- **PROBLEMS**
**a)** In the article on building names below, rewrite the paragraph beginning "The C.C. Little Building is named for" in fewer words, keeping its main facts.
**b)** List every person the article on building names below identifies as having served as a president of any kind, and give what each was president of.

- **ARTICLE**
++++++++++
Herein lies the conflict: Does Wilson’s

racism automatically disqualify him from name
recognition? Or does his stature as a president of
the United States and the forerunner of lauded
policies supersede his discriminatory practices?

Roosevelt is a prime example of this

conundrum. For decades, he has been extolled as
one of our nation’s greatest presidents. He led us
out of the Great Depression and through World
War II. However, many seem to forget that he
ordered the internment of innocent Japanese
Americans during the same war. Where’s the
outrage over this blatantly racist action by FDR?
Should we strip his name off of buildings or
remove his face from our currency?

I would assume most people would say that

sort of action would be unnecessary given
Roosevelt’s impact on this nation beyond his
mistakes. Nevertheless, the line between what
qualifies a figure in our nation’s history as good
or bad is too arbitrary. Therefore, the decision to
abolish a titular honor given to a man or woman of
the past must be left to the respective institution
that harbors that recognition.

This constant battle of what defines our

predecessors takes place on more campuses
than just Princeton. Take the University as
an example.

The C.C. Little Building is named for one of

our past University presidents, Clarence Cook
Little. His presidency in and of itself is virtually
inconsequential and didn’t include significant
alterations to campus. However, Little was an
avowed believer of the eugenics movement — an
early 20th century development that advocated
for the sterilization of humans whose offspring
were deemed “unfit for society.”

Now we come to the all-important question:

Does Little’s affiliation with the eugenics
movement (even serving as president of the
American Eugenics Society) outweigh his
stature as a past president of the University and
thus justify the removal of his name from the
C.C. Little Building? I believe that it certainly
could, but other options should also be brought
forth that can give Little the recognition he
deserves as a past University president while also
acknowledging his misguided beliefs. A portrait
in the Michigan Union could suffice along with a
web history of our past presidents if the name of
the building were to be changed.

There’s no certain criteria to decide when

someone deserves to have their name on a
building of higher education or whether to have
it removed. Clearly, these situations need to be
reviewed on a case-by-case basis in order to
ensure that the people who laid the foundation
for our lives aren’t unjustly recognized or
deprived of that recognition.

With so many conflicting facts and stances

being used in the same debate, it’s important
to remember an idea that is encompassed in a
statement made by David Wilkins, the chairman
of the Clemson University Board of Trustees,
when a building name at that university was
engulfed in controversy: “Every great institution
is built by imperfect craftsmen. Stone by stone
they add to the foundation so that over many,
many generations, we get a variety of stones
… Some of our historical stones are rough and

even unpleasant to look at. But they are ours
and denying them as part of our history does not
make them any less so.”

SCHOLKE: The recent student protests at

Princeton — and the subsequent public outcries
— have ignited a broader, overdue discussion
about both the accuracy of the histories we
are typically presented with in society and the
merits of the historical figures whose names
and legacies are memorialized in this fashion. I
think the conversation initiated at Princeton is
absolutely necessary and needs to be echoed at
numerous institutions of higher education across
the country, including the University.
++++++++++
- **SUPPLIED DATA**
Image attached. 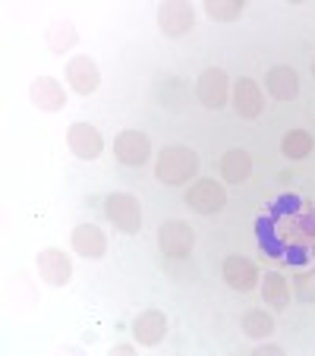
++++++++++
- **RESULTS**
**a)** The C.C. Little Building honors Clarence Cook Little, a former University president whose largely inconsequential term brought no major campus changes. Little openly supported eugenics, an early 20th-century movement that advocated sterilizing people whose offspring were deemed "unfit for society."

**b)**
- Wilson: a president of the United States
- Roosevelt (FDR): president of the nation, described as one of its greatest presidents
- Clarence Cook Little: past University president and president of the American Eugenics Society